As wages at the lower end are driven up the challenge for companies is to be ever more competitive. The threat then comes not from people pricing themselves out of jobs – albeit unwittingly – in favour of people willing to do it for less, rather that the advent of technology will become ever more prevalent. Who needs a cab dispatcher when you have an App?


We take for granted ATMs, driverless trains and online shopping. Drones will soon be delivering packages and we have seen and heard about driverless cars following the lines or the car in front. Today you can buy a vehicle with self-parking. Mercedes are developing driverless lorries and recently road-tested one to great success. All of these you might think does not affect a lot of jobs. Right now perhaps not, but that is all about to change.


Driverless lorries means less drivers, obviously. Accepted they will still need to drive around towns, make deliveries and sign for goods but they won’t be needed on long haul. Soon the truck driver of the future will be more like the river and port pilots of today. The impact of driverless lorries doesn’t stop there, less truck drivers means less motorway cafes and rest stops, longer working hours for vehicles meaning less vehicles needed by the manufacturer. Lower maintenance schedules. No uniforms for drivers either. In the USA, 30 states list Truck Drivers as their most common job – about 3.5 million people in total. Another 5.2 million work in the USA ‘truck related industries’.

Some technology, when harmonised with the human, can offer a very productive and effective solution; remove boredom, increase productivity and ensure consistency. I once had a guided tour around a car production plant in Japan and saw at first hand doors hanging on belts high above me heading towards a chassis on rails and complete engines adjacent just waiting to be machined in. Amongst this very organised chaos are individuals with tools on suspended lines and every component delivered to them at precisely the right time. What did amaze me was that these lines do not produce endless versions of the same car in the same colour.


Where machines work WITH man then it can add value, even if it does drive man out of a job. Where Machines work INSTEAD of man then we need to think about the challenge that will bring.


The choice to employers is simple – Return on investment. A machine can run for years – with a little maintenance – and never tire. If the peaks are often enough an oversupply at lean times makes sense but if not then labour can always be used to fill the technical void and still be cost effective. So, less people needed to deal with only the occasional/sporadic peaks.

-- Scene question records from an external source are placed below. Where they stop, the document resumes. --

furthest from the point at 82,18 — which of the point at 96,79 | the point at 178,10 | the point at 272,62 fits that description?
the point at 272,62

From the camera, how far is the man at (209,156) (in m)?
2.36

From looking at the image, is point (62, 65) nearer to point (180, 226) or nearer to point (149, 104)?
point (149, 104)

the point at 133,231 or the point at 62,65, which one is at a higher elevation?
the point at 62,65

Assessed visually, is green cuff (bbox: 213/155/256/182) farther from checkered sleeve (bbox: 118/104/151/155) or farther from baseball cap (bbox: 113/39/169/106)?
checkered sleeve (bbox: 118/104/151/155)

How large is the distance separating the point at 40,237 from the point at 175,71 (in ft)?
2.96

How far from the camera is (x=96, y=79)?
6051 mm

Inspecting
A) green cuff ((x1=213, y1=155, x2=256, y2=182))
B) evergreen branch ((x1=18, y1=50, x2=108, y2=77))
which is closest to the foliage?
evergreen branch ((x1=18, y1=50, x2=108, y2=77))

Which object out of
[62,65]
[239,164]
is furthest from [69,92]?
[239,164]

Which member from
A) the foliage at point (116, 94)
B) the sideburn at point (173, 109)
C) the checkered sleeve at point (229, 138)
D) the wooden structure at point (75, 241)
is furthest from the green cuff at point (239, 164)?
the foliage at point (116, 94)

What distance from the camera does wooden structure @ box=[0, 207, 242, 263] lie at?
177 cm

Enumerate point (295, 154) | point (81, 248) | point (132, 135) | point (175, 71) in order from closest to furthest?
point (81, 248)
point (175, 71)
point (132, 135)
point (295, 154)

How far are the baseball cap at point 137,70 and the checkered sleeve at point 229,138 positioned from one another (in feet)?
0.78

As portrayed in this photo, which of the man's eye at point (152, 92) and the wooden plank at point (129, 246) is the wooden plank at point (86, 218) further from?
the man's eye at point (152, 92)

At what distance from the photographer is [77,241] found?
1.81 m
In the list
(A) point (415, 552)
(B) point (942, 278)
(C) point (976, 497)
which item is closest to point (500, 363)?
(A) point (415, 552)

Right now there are some very interesting books being written about AGI – Artificial General Intelligence. All of them address the impact on labour but none of them can provide an answer to the changing face of labour, only to say that it will have an impact.


History has shown us that technology pretty much only ever creates jobs or, if it replaces them then other jobs are needed to fill a new demand. For the foreseeable future that should remain but it may not feel or look like that right now. The future for blue-collar contingent labour just got a whole lot more challenging and those in it will need to be far more flexible. Whatever happens, humans should always apply.


Should we be worried? Well I guess this depends on your point of view. Elon Musk recently described developing technology as “Summoning the demon” – pretty strong words indeed, especially from a man at the forefront of technology today.